Codex/Claude-Code CLIs invoked over Plus subscription auth (no API key) pass through cleanly.

Bypass test corpus

/opt/agent/scripts/test_arg_policy_hook.py — 12 cases, all passing as of 2026-05-03:

Case Expected Why
Plain api.anthropic.com + bearer deny baseline
api.openai.com + bearer deny baseline
Cyrillic аpi.anthropic.com + bearer deny confusables
Fullwidth api.openai.com + bearer deny NFKC
URL-encoded /v1//%76%31/ deny URL-decode
Zero-width inserted in domain deny strip
api.stripe.com/v1/charges require_approval money policy
Bare --model gpt-5.4 (no endpoint) allow subscription auth
docs.anthropic.com (no auth) allow docs reference
Plain Read of a file allow not outbound
mail.google.com/?authuser=jonahtebaa@gmail.com via browser tool deny personal-account boundary
Write source mentioning api hosts allow outbound scoping

Run: /opt/agent/venv/bin/python3 /opt/agent/scripts/test_arg_policy_hook.py. Expect 12/12 passed.

What the hook actively enforces (as of 2026-05-03)

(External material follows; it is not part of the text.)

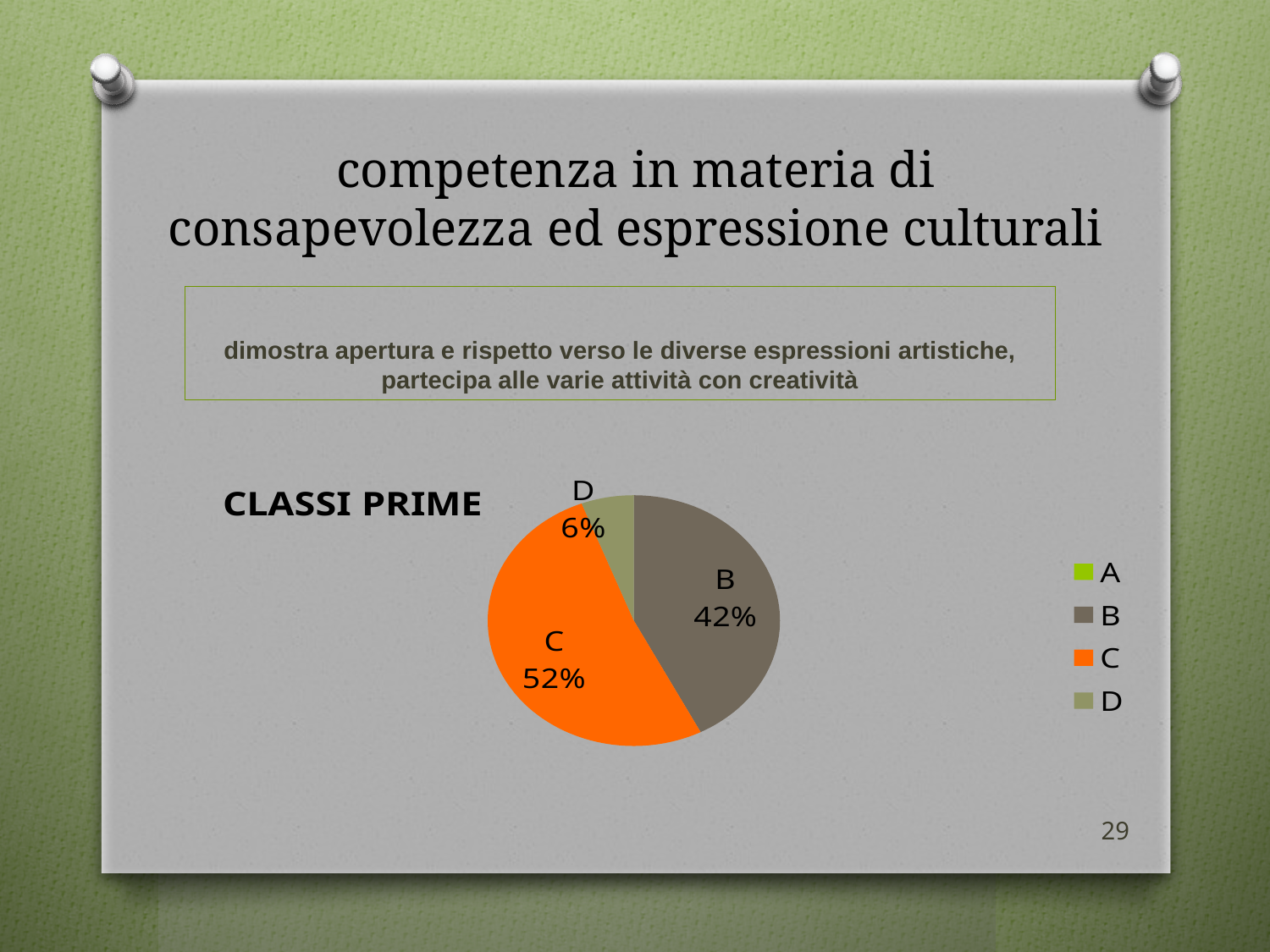
What is the share for category C in the pie chart? 52% Which category has the largest slice in the pie chart? C How many entries does the legend of the pie chart list? 4 What kind of chart is shown on the slide? pie chart What is the share for category B in the pie chart? 42% Which is larger in the pie chart, the share for B or the share for C? C Which labelled category has the smallest slice in the pie chart? D What is the share for category D in the pie chart? 6% What colour is the slice for category C in the pie chart? orange What label appears to the left of the pie chart? CLASSI PRIME What is the difference between the shares of C and B in the pie chart? 10% What is the difference between the shares of B and D in the pie chart? 36%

Boundary id Decision Trigger
boundary.no_paid_model_calls deny outbound call to paid-LLM host + auth signal
boundary.no_real_money_outflow_without_ask require_approval outbound call matching money patterns (Stripe charges, payment intents)
boundary.no_jonah_personal_gmail_via_browser require_approval outbound browser tool + Jonah's gmail address present
boundary.subagents_readonly_on_arg deny Write/Edit under /root/.claude/system/ + not main Brian + not under inbox/

WA-recipient guard is code_enforced via wa_send_guard.py, not this hook.

Threat model — explicit

The hook protects against honest mistakes, not adversarial bypass. The only consumer is Brian himself, prompted by Jonah. There is no third party crafting Cyrillic URLs to slip past the hook.

The hardening exists because:
1. Auto-generated tool calls can pick up encoding artifacts (URL escapes, NFKC dirtiness from copy-paste).
2. Future Phase 5 ships ARG as a public OSS template; threat model widens then.

What the hook does NOT defend against:
- IP-literal bypass (https://198.51.100.4/v1/messages) — would require maintaining a paid-provider IP allowlist; deferred.
- Provider DNS exfiltration via *.anthropic-mirror.example — requires curated denylist; deferred.
- Tool-chain injection (one tool's output becomes another's input bypassing the hook) — Claude Code runs every tool call through the hook independently, so this is not a real bypass.